#### [Supplied text]

==========

Derivation of the Kalman Filter from Bayesian Filter

The Kalman Filter is a specialized implementation of the Bayesian Filter. It is widely used in various engineering fields due to its optimality and computational efficiency when applied to linear systems with Gaussian noise. Below is a step-by-step mathematical derivation of its update equations.

Enter Fullscreen Leave Fullscreen


This interactive demo visualizes how a Kalman filter intelligently estimates movement in real-time. As you move your cursor or touch the screen, observe the interplay between three key elements: the blue line represents the ‘ground truth’ of your pointer’s actual path, while the flickering green dots simulate noisy and uncertain measurements. The magenta-filled circle illustrates the filter’s output, representing both the estimated position (the center) and the current degree of uncertainty (the size of the variance). By adjusting the controls in the corner, you can see the effect of these variables in real-time. If you increase the ‘Measurement Noise (Q),’ the purple trail starts to ignore the erratic green dots and relies more on its own smooth prediction. Conversely, adjusting the ‘Process Noise (R)’ changes how much the filter expects the movement itself to change suddenly, affecting how quickly the estimate follows your actual path.

==========

#### [Excerpted records]
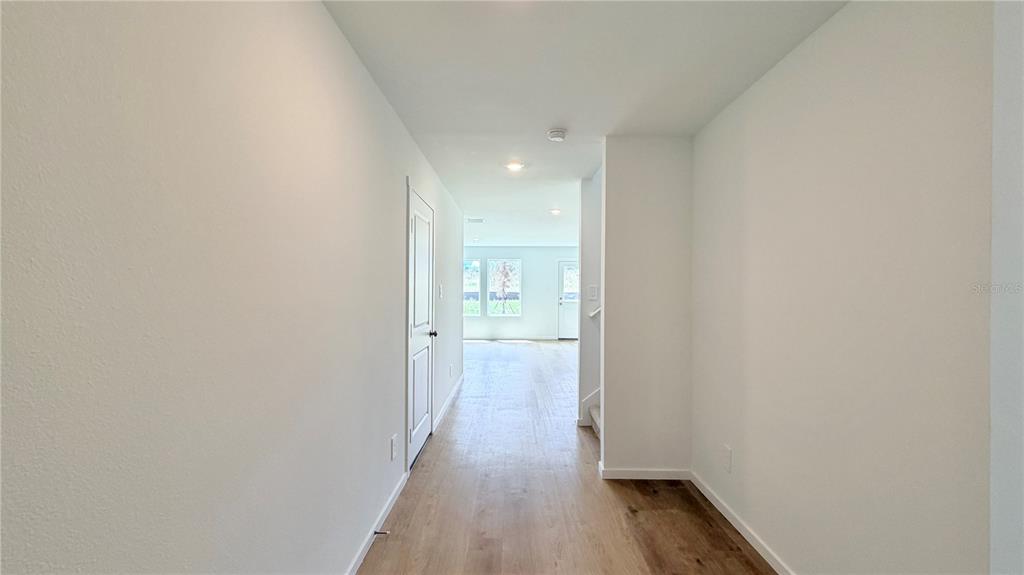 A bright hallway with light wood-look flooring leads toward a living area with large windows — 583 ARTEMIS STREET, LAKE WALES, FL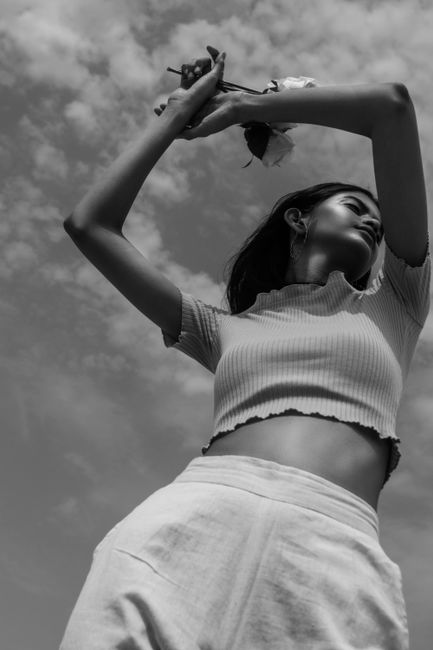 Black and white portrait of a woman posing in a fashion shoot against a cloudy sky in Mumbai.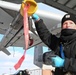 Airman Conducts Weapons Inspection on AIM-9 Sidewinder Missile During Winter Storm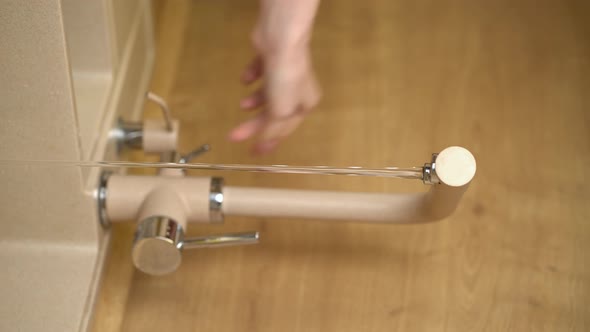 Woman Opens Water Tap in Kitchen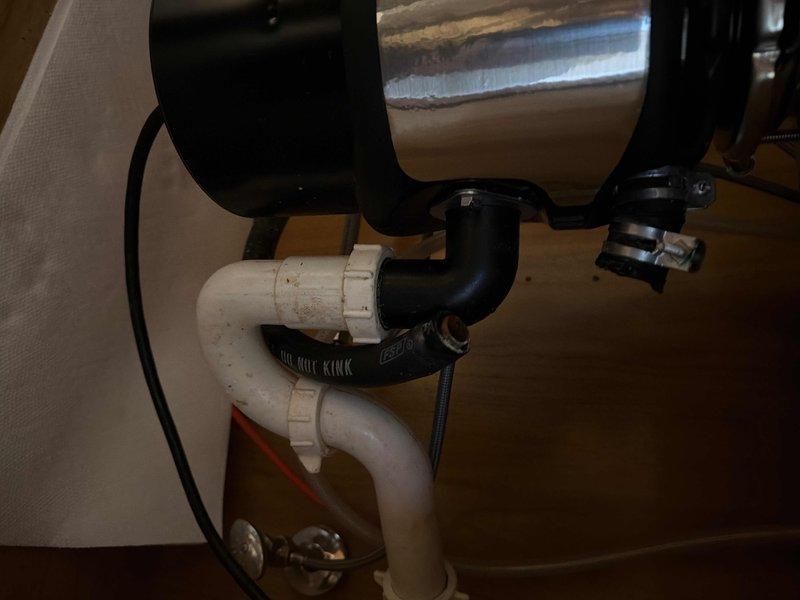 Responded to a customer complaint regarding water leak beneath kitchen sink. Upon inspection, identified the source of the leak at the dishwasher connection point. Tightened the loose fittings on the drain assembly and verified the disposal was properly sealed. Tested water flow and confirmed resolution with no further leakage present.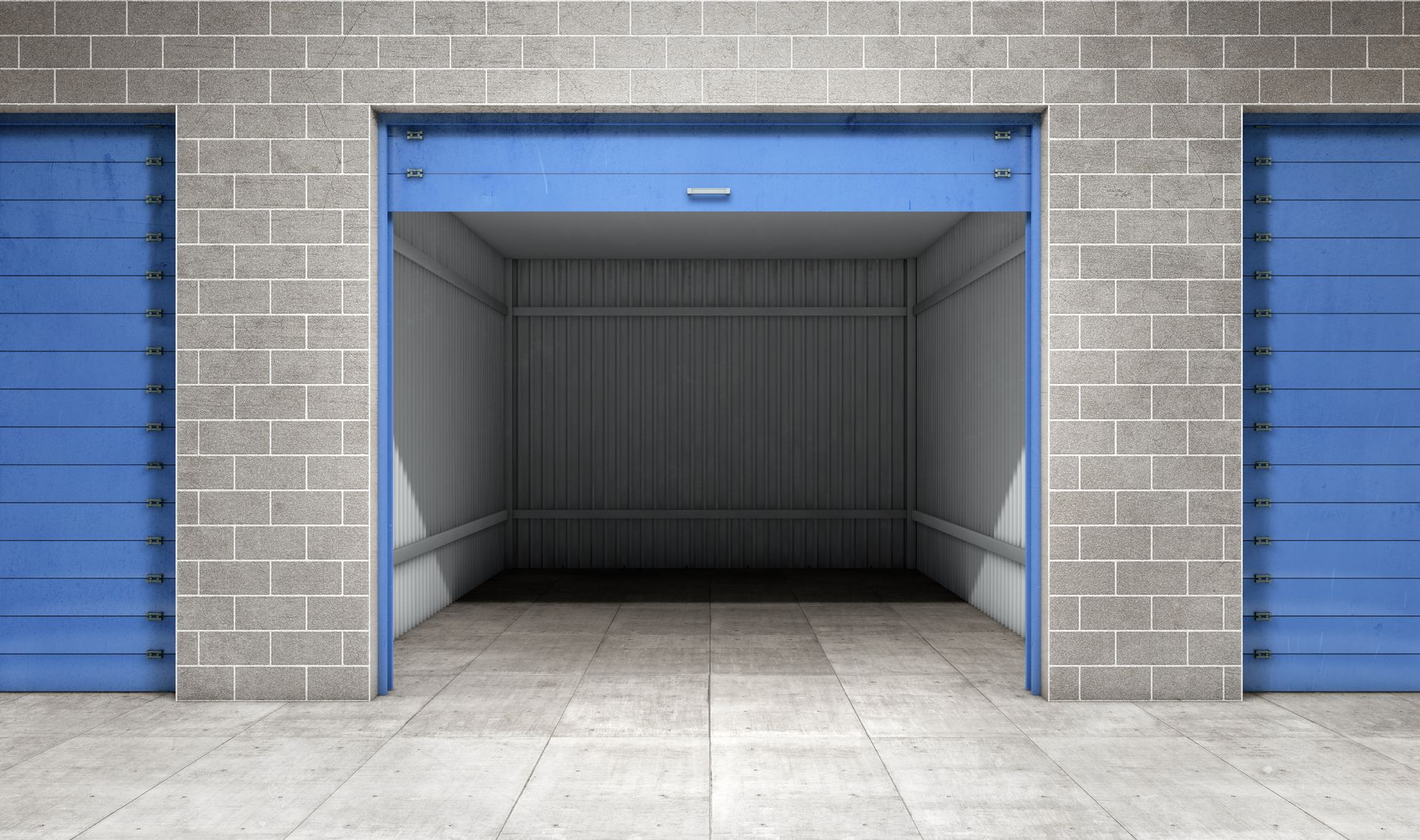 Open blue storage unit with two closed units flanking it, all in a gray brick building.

==========

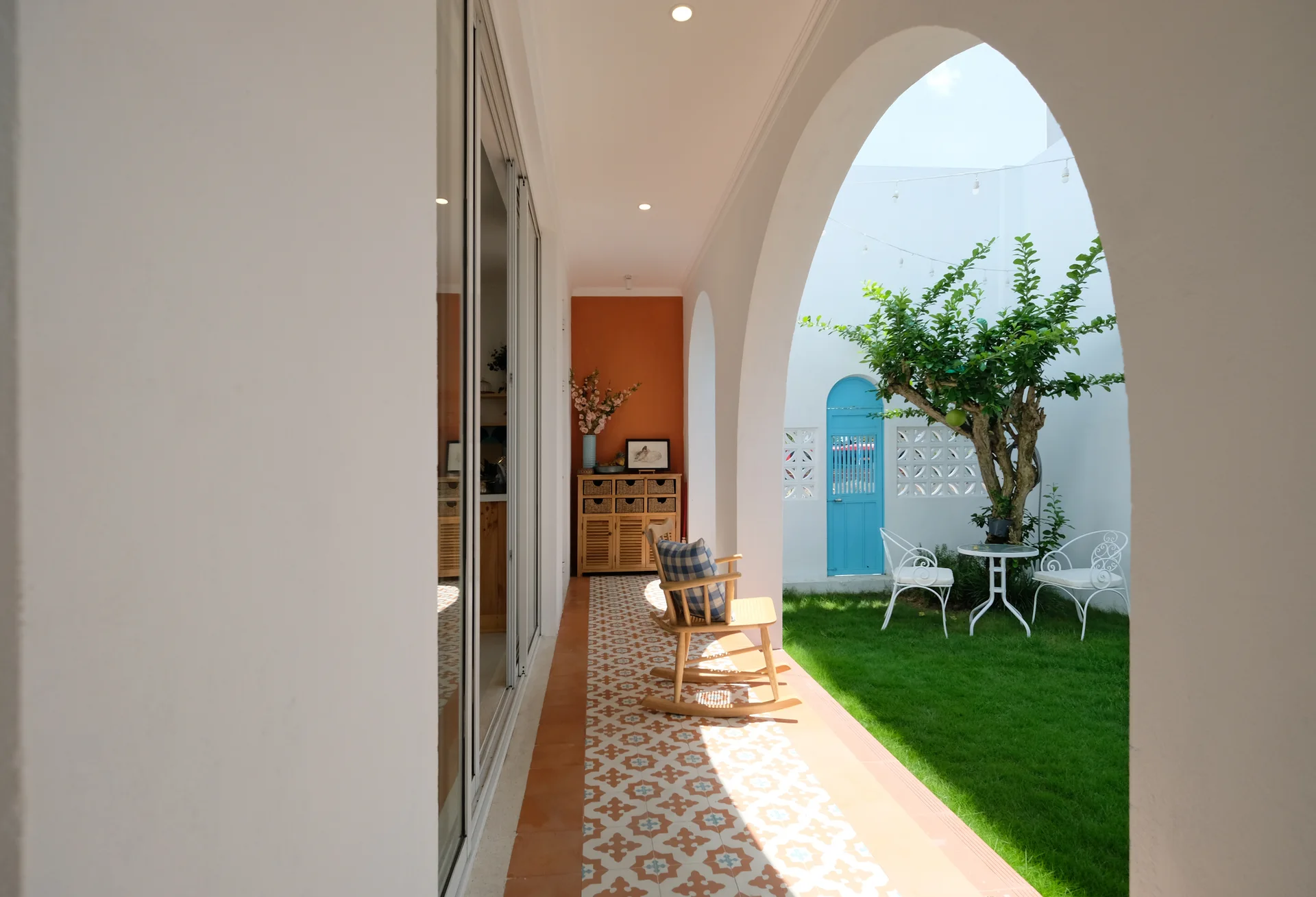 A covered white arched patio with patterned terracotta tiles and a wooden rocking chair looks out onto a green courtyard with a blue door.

==========

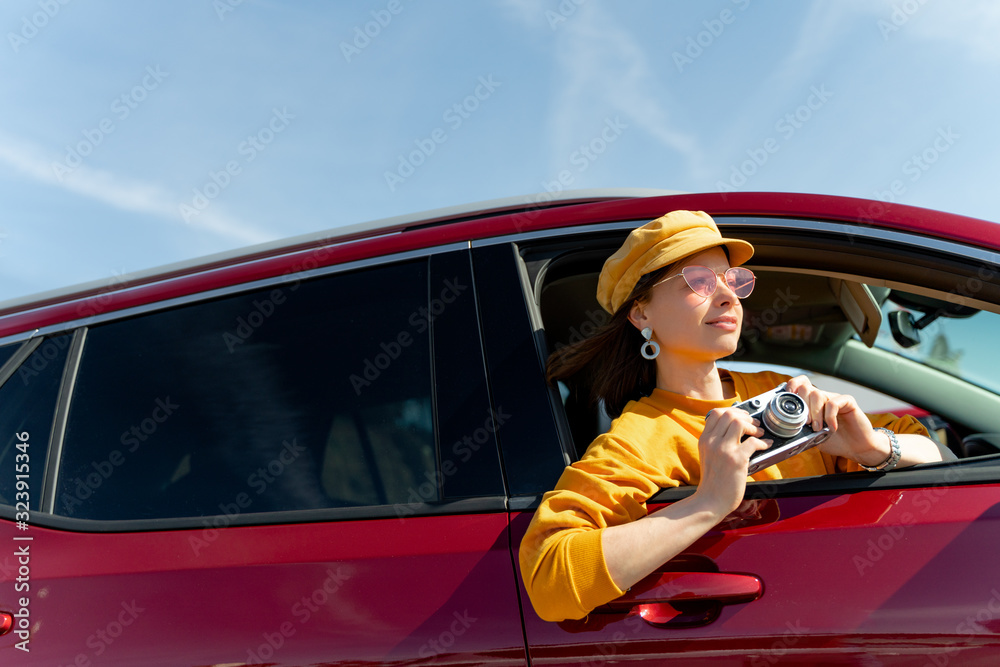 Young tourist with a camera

==========

#### [Activity A]
The Kalman filter page describes an interactive demo that shows three key elements. List each one along with what it represents.
#### [Activity B]
Extend the Kalman filter page past its last paragraph.

#### [Task answer A]
- Blue line: the "ground truth" of the pointer's actual path
- Flickering green dots: simulated noisy and uncertain measurements
- Magenta-filled circle: the filter's output, with the center showing the estimated position and the size showing the current degree of uncertainty (the variance)

#### [Task answer B]
Assumptions

To derive the traditional Kalman Filter, we rely on three core assumptions:

  • Linearity: both the state transition (motion) and measurement models are linear. Thus, the motion model is given by

    \[x_t = A_t x_{t-1} + B_t u_t + w_t,\]

    and the measurement model is given by

    \[z_t = C_t x_t + v_t.\]
  • Gaussian initial state: the initial belief, \(bel(x_0)\), is assumed to follow a Gaussian distribution.
  • Gaussian noise: the process noise,

    \[w_t \sim \mathcal{N}(0, R_t),\]

    and measurement noise,

    \[v_t \sim \mathcal{N}(0, Q_t),\]

    are zero-mean Gaussian distributions added to the state and measurement models, respectively.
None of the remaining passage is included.